WRITTEN PROBLEM = Extract every line in the rows below that contains the string "pyautogui", and copy each one unchanged.

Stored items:
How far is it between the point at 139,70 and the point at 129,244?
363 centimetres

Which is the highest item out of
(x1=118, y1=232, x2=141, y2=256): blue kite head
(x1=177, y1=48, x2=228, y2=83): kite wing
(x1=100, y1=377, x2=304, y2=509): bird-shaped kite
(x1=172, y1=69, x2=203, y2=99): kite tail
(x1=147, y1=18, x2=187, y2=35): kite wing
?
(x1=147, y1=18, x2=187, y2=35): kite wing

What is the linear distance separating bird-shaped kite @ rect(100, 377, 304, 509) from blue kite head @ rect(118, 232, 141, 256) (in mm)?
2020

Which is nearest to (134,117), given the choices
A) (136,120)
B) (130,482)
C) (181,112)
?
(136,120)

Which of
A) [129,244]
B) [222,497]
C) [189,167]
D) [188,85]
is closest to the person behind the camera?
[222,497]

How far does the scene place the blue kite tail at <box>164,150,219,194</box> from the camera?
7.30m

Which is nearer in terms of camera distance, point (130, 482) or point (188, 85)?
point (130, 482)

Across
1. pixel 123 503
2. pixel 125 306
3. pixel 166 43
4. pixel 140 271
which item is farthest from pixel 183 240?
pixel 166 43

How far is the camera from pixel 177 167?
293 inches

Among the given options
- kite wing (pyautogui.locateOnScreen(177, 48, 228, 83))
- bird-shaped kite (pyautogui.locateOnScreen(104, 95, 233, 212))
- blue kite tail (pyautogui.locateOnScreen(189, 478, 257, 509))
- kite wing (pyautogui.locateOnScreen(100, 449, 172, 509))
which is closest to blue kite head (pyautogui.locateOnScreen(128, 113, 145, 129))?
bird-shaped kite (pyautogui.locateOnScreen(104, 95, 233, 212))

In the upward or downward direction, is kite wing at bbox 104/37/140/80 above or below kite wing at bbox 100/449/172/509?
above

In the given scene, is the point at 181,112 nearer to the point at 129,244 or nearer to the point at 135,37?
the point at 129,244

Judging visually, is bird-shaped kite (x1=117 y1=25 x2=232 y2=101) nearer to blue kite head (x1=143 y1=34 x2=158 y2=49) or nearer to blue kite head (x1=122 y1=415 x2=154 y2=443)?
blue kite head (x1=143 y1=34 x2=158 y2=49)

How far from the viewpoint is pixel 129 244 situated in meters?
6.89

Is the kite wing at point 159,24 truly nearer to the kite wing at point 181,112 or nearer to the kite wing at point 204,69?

--

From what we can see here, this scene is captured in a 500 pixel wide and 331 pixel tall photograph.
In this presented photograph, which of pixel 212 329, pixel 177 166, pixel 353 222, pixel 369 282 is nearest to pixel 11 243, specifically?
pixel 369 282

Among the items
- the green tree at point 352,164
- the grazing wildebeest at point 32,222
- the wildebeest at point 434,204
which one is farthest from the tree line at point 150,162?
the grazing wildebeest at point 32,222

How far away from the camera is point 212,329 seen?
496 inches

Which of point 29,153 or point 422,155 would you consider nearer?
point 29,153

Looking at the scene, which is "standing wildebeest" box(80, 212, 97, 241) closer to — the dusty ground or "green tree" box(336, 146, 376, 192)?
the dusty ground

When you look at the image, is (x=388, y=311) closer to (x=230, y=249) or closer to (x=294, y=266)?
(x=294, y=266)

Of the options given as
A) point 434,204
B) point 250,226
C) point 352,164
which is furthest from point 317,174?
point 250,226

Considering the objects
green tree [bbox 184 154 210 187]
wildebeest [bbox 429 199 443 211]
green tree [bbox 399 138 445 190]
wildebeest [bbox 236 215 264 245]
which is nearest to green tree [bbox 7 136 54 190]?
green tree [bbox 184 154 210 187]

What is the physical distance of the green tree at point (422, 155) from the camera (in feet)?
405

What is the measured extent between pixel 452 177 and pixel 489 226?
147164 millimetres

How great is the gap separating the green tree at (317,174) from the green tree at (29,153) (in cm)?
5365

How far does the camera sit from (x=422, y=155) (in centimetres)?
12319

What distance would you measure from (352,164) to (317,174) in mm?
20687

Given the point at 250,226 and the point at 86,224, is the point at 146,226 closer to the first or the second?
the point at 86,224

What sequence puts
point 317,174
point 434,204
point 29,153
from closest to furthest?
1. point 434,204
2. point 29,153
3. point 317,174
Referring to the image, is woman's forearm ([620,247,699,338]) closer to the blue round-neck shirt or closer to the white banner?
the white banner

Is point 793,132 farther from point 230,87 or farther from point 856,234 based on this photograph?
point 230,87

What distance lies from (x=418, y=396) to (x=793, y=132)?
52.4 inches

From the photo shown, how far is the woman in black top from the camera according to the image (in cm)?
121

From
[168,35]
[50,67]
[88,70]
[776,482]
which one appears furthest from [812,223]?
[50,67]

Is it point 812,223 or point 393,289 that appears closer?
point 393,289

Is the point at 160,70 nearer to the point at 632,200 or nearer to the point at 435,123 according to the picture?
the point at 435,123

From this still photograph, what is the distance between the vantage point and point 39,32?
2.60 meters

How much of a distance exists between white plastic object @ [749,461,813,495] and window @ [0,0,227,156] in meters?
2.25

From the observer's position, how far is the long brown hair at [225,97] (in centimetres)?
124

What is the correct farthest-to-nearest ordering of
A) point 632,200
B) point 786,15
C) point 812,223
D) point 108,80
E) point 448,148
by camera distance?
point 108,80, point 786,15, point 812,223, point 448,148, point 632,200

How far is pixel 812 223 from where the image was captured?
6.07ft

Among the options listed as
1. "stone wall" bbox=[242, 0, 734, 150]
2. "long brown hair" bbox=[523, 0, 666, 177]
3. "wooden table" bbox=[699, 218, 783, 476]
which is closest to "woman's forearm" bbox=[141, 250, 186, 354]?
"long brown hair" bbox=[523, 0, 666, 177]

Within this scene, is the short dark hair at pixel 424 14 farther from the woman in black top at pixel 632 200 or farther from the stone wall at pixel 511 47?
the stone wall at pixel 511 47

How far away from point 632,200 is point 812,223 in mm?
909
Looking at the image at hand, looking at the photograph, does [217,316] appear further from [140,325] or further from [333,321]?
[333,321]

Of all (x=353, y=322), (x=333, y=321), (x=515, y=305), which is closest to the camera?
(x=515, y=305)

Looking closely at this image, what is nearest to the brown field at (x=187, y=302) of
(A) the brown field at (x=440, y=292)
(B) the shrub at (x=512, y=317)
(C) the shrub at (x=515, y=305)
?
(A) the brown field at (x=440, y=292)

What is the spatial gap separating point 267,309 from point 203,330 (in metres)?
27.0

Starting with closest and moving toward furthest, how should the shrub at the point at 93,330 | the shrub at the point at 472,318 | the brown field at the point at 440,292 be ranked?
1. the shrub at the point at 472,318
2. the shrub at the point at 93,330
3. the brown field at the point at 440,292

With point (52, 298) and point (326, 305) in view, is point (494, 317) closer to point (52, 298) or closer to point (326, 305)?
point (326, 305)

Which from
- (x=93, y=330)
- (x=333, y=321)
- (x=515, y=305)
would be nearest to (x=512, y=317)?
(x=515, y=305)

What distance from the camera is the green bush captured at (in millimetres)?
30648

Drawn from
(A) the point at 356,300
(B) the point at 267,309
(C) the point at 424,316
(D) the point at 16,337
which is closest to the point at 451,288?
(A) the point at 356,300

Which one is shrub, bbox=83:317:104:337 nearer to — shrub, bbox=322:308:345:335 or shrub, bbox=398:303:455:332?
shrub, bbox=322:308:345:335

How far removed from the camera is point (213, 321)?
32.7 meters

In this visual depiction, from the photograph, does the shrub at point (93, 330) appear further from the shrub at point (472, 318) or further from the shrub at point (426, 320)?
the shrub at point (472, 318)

...

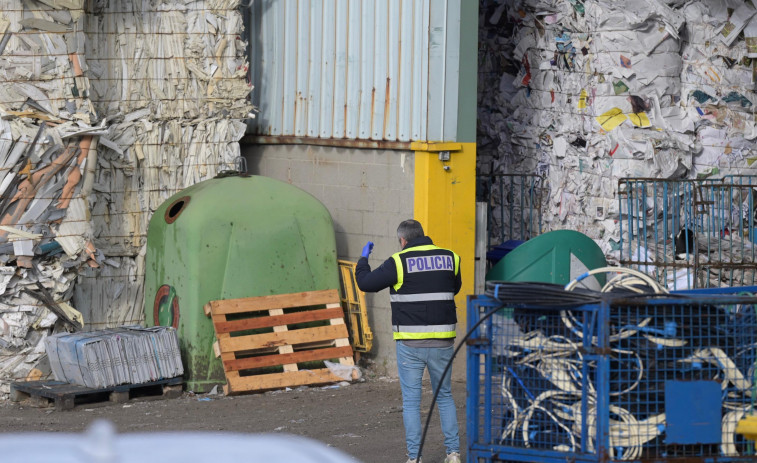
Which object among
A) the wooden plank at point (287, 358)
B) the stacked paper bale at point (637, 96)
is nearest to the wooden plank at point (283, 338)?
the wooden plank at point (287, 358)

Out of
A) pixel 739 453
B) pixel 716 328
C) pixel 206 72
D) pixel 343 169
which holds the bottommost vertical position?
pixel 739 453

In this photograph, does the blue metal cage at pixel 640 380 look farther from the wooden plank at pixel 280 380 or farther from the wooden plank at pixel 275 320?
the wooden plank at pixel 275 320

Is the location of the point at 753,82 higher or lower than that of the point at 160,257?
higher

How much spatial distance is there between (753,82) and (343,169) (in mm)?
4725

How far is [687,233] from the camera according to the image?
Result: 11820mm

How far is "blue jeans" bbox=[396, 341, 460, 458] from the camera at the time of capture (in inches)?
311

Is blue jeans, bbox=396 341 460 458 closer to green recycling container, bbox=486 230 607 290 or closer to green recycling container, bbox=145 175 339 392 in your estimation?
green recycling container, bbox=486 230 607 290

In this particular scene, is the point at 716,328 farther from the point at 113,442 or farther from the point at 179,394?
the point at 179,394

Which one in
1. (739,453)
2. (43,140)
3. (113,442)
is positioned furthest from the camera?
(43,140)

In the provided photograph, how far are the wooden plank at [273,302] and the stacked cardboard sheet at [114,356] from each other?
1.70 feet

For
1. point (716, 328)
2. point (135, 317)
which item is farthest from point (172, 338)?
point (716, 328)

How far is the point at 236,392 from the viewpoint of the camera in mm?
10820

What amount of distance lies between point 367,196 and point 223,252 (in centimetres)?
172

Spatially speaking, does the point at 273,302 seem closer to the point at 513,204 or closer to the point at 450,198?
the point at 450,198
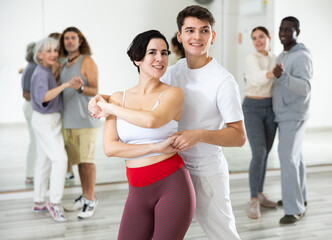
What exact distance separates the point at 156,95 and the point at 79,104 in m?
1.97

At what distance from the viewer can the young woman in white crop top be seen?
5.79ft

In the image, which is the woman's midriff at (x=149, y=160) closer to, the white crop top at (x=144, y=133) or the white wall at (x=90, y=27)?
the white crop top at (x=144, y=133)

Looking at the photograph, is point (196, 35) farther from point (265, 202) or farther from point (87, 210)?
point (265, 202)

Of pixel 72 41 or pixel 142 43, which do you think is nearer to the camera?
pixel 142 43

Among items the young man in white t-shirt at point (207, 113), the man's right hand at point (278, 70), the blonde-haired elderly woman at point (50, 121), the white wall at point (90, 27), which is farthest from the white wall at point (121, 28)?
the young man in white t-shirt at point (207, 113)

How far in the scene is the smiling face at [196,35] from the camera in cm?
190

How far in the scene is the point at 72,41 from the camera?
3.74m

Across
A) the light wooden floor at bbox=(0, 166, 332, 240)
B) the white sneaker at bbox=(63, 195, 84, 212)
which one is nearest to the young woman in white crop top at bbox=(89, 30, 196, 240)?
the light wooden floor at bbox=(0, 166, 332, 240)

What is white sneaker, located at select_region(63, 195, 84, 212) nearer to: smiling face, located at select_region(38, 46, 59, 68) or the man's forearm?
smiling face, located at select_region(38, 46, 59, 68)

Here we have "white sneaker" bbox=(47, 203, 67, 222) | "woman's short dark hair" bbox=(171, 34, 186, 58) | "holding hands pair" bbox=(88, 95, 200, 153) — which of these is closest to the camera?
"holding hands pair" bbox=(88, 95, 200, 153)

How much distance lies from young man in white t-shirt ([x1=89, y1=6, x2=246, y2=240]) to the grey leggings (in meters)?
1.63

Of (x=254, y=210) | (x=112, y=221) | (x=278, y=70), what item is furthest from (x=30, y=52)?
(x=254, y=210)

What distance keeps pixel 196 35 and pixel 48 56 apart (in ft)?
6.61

EXPECTED OUTPUT =
- kite wing (pyautogui.locateOnScreen(177, 48, 228, 83))
- bird-shaped kite (pyautogui.locateOnScreen(104, 95, 233, 212))
- blue kite tail (pyautogui.locateOnScreen(189, 478, 257, 509))
- kite wing (pyautogui.locateOnScreen(100, 449, 172, 509))
which is closest to blue kite head (pyautogui.locateOnScreen(128, 113, 145, 129))?
bird-shaped kite (pyautogui.locateOnScreen(104, 95, 233, 212))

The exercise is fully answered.